----- TEXTE D'ÉTUDE
Trond Sollied n'est plus l'entraîneur du Club de Bruges: le conseil d'administration du champion de Belgique a signifié hier au technicien norvégien, qu'il le démettait de ses fonctions avec effet immédiat. «Le comité de direction a pris connaissance des déclarations de Trond Sollied diffusées par la VRT le dimanche 19 juin dans son émission «De Zevende Dag». Ce même comité de direction, lors de sa réunion de mardi, a constaté que Trond Sollied exprimait clairement son intention de quitter Bruges. Conformément à la législation du droit du travail belge, cette déclaration implique que M. Sollied met un terme au contrat le liant au Club de Bruges. Ce mercredi, le comité de direction a signifié expressément à Trond Sollied qu'il ne faisait plus partie du Club de Bruges.»
----------
### CONSIGNE 1:
Dans l'article sur le renvoi de Trond Sollied, quelle chaîne a diffusé ses déclarations, et dans quelle émission ?
### CONSIGNE 2:
Poursuivez l'article sur le renvoi de Trond Sollied après sa dernière phrase.
Les données ne sont pas nécessaires ici.
----- EXTRAIT DE DONNÉES
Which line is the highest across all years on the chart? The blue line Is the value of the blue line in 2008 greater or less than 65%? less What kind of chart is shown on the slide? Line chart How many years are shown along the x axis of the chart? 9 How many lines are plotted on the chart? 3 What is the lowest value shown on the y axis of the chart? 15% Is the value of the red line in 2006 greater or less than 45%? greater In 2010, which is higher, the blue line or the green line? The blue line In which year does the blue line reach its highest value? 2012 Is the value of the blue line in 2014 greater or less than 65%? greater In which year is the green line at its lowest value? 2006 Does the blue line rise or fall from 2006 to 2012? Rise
----------
### RÉPONSE 1:
La VRT, dans l'émission «De Zevende Dag».

### RÉPONSE 2:
En cause: la diffusion d'une cassette comportant deux versions. Dans l'une, Trond Sollied affirmait qu'il allait signer à l'Olympiakos, dans l'autre qu'il allait parapher un contrat à Stuttgart, les deux clubs qui le convoitaient. A son retour de vacances, hier au début de la journée, Trond Sollied était précisément revenu sur le sujet qui posait problème: «J'avais enregistré ces cassettes pour rendre service à un ami. Mais jamais elles n'étaient destinées à être diffusées, du moins avant que j'aie effectivement signé un contrat. Ce qui n'est pas le cas. Je n'ai même pas fixé de nouveau rendez-vous avec le président de l'Olympiakos. J'estime donc que je n'ai commis aucune faute. J'ai été trompé, dupé, abusé.»

Les avocats du Club de Bruges ne l'ont pas jugé ainsi. Sollicités par des dirigeants brugeois indignés que leur entraîneur ternisse l'image du club, ils ont guetté l'erreur fatale du Norvégien. Celui-ci a sans doute cru, erronément, qu'il pourrait obtenir son «transfert» pour l'Olympiakos un an avant l'expiration de son contrat mais sans devoir acquitter le dédit - 375000 à 400000 € - lié à une rupture unilatérale de l'engagement qui liait les deux parties.